■ Your tasks ■
**1.** List every matrix entry name of the form z(...) that the math excerpt uses.
**2.** Restate the part of the math excerpt that opens with the words "At this point, an" and closes with "to other rings.", swapping "generalize" for "extend".

■ Extract to read ■
------------
At this point, an example may help. Let $R = \{ (a(1), a(2)) \subset \ZZ^{\oplus 2} : a(1) \equiv a(2) \bmod 2 \}$, and let's understand the square roots of $1$ in $R \otimes_{\ZZ} R$. So $R \otimes_{\ZZ} R$ can be identified with $2 \times 2$ matrices of integers $\left[ \begin{smallmatrix} z(1,1) & z(1,2) \\ z(2,1) & z(2,2) \\ \end{smallmatrix} \right]$, namely, those which are $\ZZ$-linear combinations of $\left[ \begin{smallmatrix} a(1) b(1) & a(1) b(2) \\ a(2) b(1) & a(2) b(2)\\ \end{smallmatrix} \right]$ with $a(1) \equiv a(2) \bmod 2$ and $b(1) \equiv b(2) \bmod 2$. We observe that every such matrix has $z(1,1) - z(1,2) - z(2,1) + z(2,2) \equiv 0 \bmod 4$. So $\left[ \begin{smallmatrix} 1 & 1 \\ 1 &-1 \\ \end{smallmatrix} \right]$ is not in $R \otimes_{\ZZ} R$. We want to generalize this computation to other rings.
As an abelian group, we have $D_1^i/\fp_1^{ij} \cong (\ZZ/2)^{\oplus r}$ for some $r$. So we can choose an integer basis $e_1$, $e_2$, ... , $e_s$ of $D_1^i$ such that $2 e_1$, $2 e_2$, ... $2 e_r$, $e_{r+1}$, ..., $e_s$ is an integer basis of $\fp_1^{ij}$; further more, we may take $e_1 = 1$. Let $\lambda_i : D_1^i \to \ZZ$ be projection onto the coefficient of $e_1$. So, for $a \in A_1$, we have $\lambda_i(a(i)) \equiv \lambda_j(a(j)) \bmod 2$. Likewise, we have maps $\mu_k : D_2^k \to \ZZ$ such that $\mu_k(b(k)) \equiv \mu_{\ell}(b(\ell)) \bmod 2$. Then, for any $a \in A_1$ and $b \in A_2$, we have $\lambda_i(a(i)) \mu_k(b(k)) - \lambda_i(a(i)) \mu_{\ell}(b(\ell)) - \lambda_j(a(j)) \mu_k(b(k)) + \lambda_j(a(j)) \mu_{\ell}(b(\ell)) = ( \lambda_i(a(i)) - \lambda_j(a(j)) ) ( \mu_k(b(k)) - \mu_{\ell}(b(\ell)) ) \equiv 0 \bmod 4$.
------------
■ Data provided ■

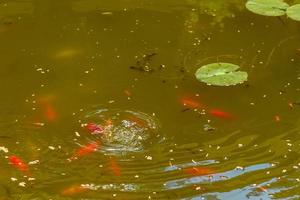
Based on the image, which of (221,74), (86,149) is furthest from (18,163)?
------------
■ Final answers ■
**1.** z(1,1), z(1,2), z(2,1), z(2,2)

**2.**
At this point, an example may help. Let $R = \{ (a(1), a(2)) \subset \ZZ^{\oplus 2} : a(1) \equiv a(2) \bmod 2 \}$, and let's understand the square roots of $1$ in $R \otimes_{\ZZ} R$. So $R \otimes_{\ZZ} R$ can be identified with $2 \times 2$ matrices of integers $\left[ \begin{smallmatrix} z(1,1) & z(1,2) \\ z(2,1) & z(2,2) \\ \end{smallmatrix} \right]$, namely, those which are $\ZZ$-linear combinations of $\left[ \begin{smallmatrix} a(1) b(1) & a(1) b(2) \\ a(2) b(1) & a(2) b(2)\\ \end{smallmatrix} \right]$ with $a(1) \equiv a(2) \bmod 2$ and $b(1) \equiv b(2) \bmod 2$. We observe that every such matrix has $z(1,1) - z(1,2) - z(2,1) + z(2,2) \equiv 0 \bmod 4$. So $\left[ \begin{smallmatrix} 1 & 1 \\ 1 &-1 \\ \end{smallmatrix} \right]$ is not in $R \otimes_{\ZZ} R$. We want to extend this computation to other rings.